No caso do Washington Post (e outros), diante do desafio da era digital as decisões tomadas foram erradas. Por excesso de confiança nos sucessos do passado ou por idiossincrasias pessoais ou qualquer outra razão, o fato é que o Post adotou apenas uma resposta para a lucratividade continuamente em baixa: cortar pessoal, cortar papel e aumentar o preço – fórmula que, apesar de se ter comprovada errônea por 20 anos, foi adotada até o fim dos Graham.

Proximidade com o presidente

Outro argumento frequentemente utilizado para louvar o modelo de propriedade familiar é o de que os jornais que o adotam têm mais identidade com a comunidade onde circulam e, por isso, a representam melhor.
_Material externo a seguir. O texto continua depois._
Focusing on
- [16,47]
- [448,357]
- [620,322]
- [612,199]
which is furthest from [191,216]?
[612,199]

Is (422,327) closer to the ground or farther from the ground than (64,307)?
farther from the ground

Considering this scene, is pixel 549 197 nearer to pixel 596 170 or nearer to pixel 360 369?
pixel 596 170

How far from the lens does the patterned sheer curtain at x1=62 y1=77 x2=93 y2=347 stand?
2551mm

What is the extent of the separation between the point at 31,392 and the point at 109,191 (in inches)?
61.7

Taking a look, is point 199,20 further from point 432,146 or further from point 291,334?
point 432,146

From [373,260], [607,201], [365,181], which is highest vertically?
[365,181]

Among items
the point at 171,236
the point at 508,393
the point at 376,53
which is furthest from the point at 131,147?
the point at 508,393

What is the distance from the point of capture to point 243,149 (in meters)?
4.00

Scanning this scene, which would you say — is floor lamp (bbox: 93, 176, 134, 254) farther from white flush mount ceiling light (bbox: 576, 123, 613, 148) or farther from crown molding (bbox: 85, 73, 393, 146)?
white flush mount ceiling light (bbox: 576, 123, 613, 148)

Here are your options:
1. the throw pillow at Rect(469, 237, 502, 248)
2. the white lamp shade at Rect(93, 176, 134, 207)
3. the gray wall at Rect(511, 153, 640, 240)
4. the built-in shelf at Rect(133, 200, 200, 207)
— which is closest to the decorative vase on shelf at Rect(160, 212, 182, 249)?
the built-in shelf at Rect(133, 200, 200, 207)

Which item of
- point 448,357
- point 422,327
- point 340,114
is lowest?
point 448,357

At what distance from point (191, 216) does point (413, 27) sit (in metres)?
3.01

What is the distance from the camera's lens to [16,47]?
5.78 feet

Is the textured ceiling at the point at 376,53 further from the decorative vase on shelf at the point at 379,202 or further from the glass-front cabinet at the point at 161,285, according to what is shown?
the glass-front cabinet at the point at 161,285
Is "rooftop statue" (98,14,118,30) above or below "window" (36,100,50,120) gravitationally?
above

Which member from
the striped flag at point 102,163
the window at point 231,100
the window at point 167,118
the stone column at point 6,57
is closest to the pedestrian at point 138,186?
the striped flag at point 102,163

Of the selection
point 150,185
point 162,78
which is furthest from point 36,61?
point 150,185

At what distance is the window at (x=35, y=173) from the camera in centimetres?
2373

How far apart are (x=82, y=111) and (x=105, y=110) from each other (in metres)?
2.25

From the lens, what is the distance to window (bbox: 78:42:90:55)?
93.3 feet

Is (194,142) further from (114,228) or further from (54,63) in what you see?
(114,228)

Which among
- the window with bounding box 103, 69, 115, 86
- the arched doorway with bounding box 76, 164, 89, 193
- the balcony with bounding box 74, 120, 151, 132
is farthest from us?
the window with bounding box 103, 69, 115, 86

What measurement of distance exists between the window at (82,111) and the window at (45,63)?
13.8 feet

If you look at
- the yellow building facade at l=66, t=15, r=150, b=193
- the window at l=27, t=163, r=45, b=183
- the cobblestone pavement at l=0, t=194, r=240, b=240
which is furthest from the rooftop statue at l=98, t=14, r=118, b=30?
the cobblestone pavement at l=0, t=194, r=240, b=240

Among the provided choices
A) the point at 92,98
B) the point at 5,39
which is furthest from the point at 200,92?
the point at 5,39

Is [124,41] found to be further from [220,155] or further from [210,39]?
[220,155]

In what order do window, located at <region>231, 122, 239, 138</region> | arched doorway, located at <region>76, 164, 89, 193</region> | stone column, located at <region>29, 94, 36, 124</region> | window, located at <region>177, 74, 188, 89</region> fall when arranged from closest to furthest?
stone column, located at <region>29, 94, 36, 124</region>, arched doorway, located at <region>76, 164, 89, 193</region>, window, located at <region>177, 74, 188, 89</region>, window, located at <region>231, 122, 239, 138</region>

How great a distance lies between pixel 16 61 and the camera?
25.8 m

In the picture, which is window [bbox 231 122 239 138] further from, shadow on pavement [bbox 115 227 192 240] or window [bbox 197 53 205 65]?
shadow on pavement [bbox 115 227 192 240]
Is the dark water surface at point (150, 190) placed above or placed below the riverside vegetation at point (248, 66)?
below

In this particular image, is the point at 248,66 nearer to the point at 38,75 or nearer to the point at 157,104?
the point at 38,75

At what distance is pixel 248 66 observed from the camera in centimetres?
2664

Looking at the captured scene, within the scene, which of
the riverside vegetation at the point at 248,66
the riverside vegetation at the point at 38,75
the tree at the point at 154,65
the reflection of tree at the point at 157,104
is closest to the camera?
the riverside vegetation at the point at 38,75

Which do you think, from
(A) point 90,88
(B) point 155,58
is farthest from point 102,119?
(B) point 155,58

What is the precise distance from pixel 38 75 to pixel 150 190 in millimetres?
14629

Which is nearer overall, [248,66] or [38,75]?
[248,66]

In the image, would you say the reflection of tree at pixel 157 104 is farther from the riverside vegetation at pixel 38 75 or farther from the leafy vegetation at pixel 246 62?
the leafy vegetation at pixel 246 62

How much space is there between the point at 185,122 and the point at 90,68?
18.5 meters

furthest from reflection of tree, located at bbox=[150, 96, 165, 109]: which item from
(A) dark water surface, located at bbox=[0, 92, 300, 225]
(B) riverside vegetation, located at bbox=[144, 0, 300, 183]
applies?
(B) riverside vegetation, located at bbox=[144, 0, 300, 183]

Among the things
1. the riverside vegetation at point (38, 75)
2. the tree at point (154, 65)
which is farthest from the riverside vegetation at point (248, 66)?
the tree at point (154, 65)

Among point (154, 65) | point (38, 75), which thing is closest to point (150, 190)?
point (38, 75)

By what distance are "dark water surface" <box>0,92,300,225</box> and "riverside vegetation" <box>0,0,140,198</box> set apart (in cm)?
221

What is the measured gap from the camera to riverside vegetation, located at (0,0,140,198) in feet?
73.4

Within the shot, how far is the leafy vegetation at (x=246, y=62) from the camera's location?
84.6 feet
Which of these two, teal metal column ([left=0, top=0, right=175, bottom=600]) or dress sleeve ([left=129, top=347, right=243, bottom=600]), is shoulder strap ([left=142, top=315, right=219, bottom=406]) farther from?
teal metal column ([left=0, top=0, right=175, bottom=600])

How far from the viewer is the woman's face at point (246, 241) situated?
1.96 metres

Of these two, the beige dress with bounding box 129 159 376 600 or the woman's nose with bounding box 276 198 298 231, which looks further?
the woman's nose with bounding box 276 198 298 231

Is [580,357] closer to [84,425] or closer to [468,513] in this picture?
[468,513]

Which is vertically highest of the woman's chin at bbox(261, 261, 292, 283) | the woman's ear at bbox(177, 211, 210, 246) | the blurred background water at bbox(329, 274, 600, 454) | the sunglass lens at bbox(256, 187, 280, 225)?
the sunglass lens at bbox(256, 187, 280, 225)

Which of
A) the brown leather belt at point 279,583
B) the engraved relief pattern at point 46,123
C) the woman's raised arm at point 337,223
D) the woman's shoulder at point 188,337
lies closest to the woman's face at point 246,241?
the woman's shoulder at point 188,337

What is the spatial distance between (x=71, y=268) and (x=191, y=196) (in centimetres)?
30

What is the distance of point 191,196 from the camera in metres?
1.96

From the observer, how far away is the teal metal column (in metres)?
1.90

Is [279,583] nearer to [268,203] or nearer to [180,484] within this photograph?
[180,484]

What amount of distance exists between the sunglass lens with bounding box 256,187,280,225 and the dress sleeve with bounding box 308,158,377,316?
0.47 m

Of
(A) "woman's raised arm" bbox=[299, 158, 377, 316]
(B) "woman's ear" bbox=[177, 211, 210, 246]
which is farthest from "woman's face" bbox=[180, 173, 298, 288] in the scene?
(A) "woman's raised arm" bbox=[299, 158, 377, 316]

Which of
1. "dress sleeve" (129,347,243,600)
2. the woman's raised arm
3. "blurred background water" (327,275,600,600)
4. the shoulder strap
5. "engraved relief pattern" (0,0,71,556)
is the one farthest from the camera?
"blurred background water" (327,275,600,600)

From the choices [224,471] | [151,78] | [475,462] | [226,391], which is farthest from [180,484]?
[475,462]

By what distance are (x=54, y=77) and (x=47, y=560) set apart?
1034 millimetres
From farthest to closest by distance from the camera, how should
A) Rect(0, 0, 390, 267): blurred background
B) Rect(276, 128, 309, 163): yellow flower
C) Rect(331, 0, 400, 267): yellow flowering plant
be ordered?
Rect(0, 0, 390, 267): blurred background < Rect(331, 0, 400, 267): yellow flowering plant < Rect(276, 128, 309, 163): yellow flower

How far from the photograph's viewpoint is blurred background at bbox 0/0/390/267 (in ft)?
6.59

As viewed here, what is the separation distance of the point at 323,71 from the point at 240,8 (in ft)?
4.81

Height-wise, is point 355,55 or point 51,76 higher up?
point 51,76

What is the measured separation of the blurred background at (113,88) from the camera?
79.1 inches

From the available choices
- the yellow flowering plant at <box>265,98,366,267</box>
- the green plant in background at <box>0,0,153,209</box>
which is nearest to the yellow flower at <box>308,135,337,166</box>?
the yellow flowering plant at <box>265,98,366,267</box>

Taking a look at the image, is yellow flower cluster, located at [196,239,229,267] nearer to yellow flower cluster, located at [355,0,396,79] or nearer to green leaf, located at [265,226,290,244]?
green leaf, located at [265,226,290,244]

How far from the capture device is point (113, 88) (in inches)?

O Washington Post, novamente neste quesito, é bastante emblemático. Embora tenha sido a partir dos anos 1960 um jornal de repercussão nacional, ele sempre foi basicamente um veículo local. No auge de seu prestígio, estava presente diariamente em mais de 80% dos domicílios da área metropolitana de Washington, após ter esmagado e tirado de circulação todos os rivais.

A família Graham levava tão a sério seu pertencimento a Washington que Don Graham, filho e sucessor de Katharine no comando do jornal, resolveu que antes de assumir suas responsabilidades na empresa deveria conhecer mais a região em que ela atuava, e durante um ano e meio trabalhou no Departamento de Polícia Metropolitana como patrulheiro, para ver de perto os problemas que seus leitores enfrentavam.

No entanto, desde o início da segunda metade do século 20, o fato de que o jornal era parte da comunidade a que servia nos EUA se transformava num mito: em 1950, 49% da circulação de jornais diários no país pertenciam a cadeias jornalísticas (empresas que controlavam diversos títulos em diversas cidades); em 1967, essa porcentagem passou para 63%.

Os jornais familiares, assim, já vinham enfrentando problemas sérios por muitas décadas. O jornal de maior circulação nos EUA há anos, por exemplo, é o USA Today, que pertence desde o lançamento à cadeia Gannett, operada por executivos contratados. Embora provavelmente o mais influente ainda seja o New York Times, ele também tem passado por crises econômicas e de credibilidade bastante graves neste século.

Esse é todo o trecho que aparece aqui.